▸ Questions on the material:
a - Repeat word for word the passage of the lunar missions article from "Luna 8 – A plastic" to "without human involvement.".
b - According to the lunar missions article, from what depth did Luna 23 return its core sample?

▸ Excerpt to read:
_ _ _ _

17 January 2009

For all mankind

There are stories about the Moon going back as far the oral traditions of ancestors will take us, yet, only a handful of people have ever been to the Moon. The preparations for going to, and coming back from, the Moon are a storied part of our history as the people of the world.

A lunar monument, tucked away in Mission: SPACE’s courtyard, showcases the impact and landing sites for the twenty-nine spacecraft that connected with the Moon during the space race. Though there is so much history to these programs, and so many spacecrafts that did not make it all the way to the Moon, today we will look at the interesting facts, stories, and historical milestones that these spacecraft have to offer.

The Luna Missions were the canopy under which a majority of the U.S.S.R.’s unmanned Moon missions took place. The historic in many ways, only 17 of the 45 Luna missions were considered a success.
Luna 2 – The first spacecraft landed on the Moon on 12 September 1959 when Luna 2 impacted.
Luna 5 – Though it had guidance and gyroscope malfunctions, Luna 5 would reach the Moon.
Luna 7 – A successful midcourse correction set Luna 7 for a soft landing on the Moon, unfortunately Luna 7 impacted into the Moon after its main engine was unable to fire.
Luna 8 – A plastic mounting bracket pierced one of Luna 8’s inflatable air cushions, the release of air caused Luna 8 to spin into its landing.
Luna 9 – The first survivable landing of a manmade object on the Moon, Luna 9 was also the first spacecraft constructed by the Lavochkin design bureau.
Luna 13 – Unlike Luna 9, Luna 13 carried with it scientific instruments designed for experimentation.
Luna 16 – Though Apollo 11 and 12 returned with lunar samples, Luna 16 was the first robotic spacecraft to complete this feat without human involvement.
Luna 17 – The first in a series of robotic lunar rovers, Lunokhod 1, was deployed by Luna 17.
Luna 18 – Though contact was lost, Luna 18 did impact with the Moon’s surface.
Luna 20 – Sent to complete the mission of Luna 18, Luna 20 returned samples of lunar material to Earth.
Luna 21 – Lunokhod 2, carried aboard Luna 21, was outfitted with a third camera, an 8-wheel traction system, and scientific equipment, all were improvements over the original Lunkokhod 1.
Luna 23 – Luna 16 and 20 had returned lunar samples, but Luna 23 would return a deep core sample from a depth of 2.5 meters.

_ _ _ _

▸ Data:
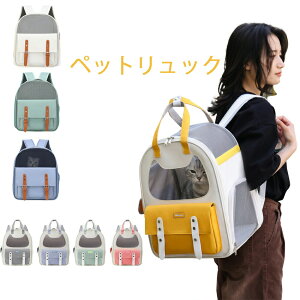 ybgbN ybgL[obO bN L[obO Lp p ybgpi ^ ^ g~O h ʉ@ a@ hCu p bV Oo ֗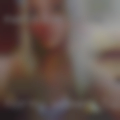 Horny women Tulare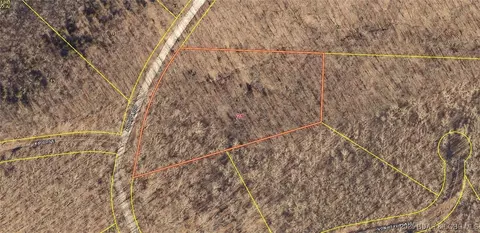 1548 Astrid Loop, Edwards, MO 65326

_ _ _ _

▸ Answers by item:
a -
Luna 8 – A plastic mounting bracket pierced one of Luna 8’s inflatable air cushions, the release of air caused Luna 8 to spin into its landing.
Luna 9 – The first survivable landing of a manmade object on the Moon, Luna 9 was also the first spacecraft constructed by the Lavochkin design bureau.
Luna 13 – Unlike Luna 9, Luna 13 carried with it scientific instruments designed for experimentation.
Luna 16 – Though Apollo 11 and 12 returned with lunar samples, Luna 16 was the first robotic spacecraft to complete this feat without human involvement.

b - 2.5 meters.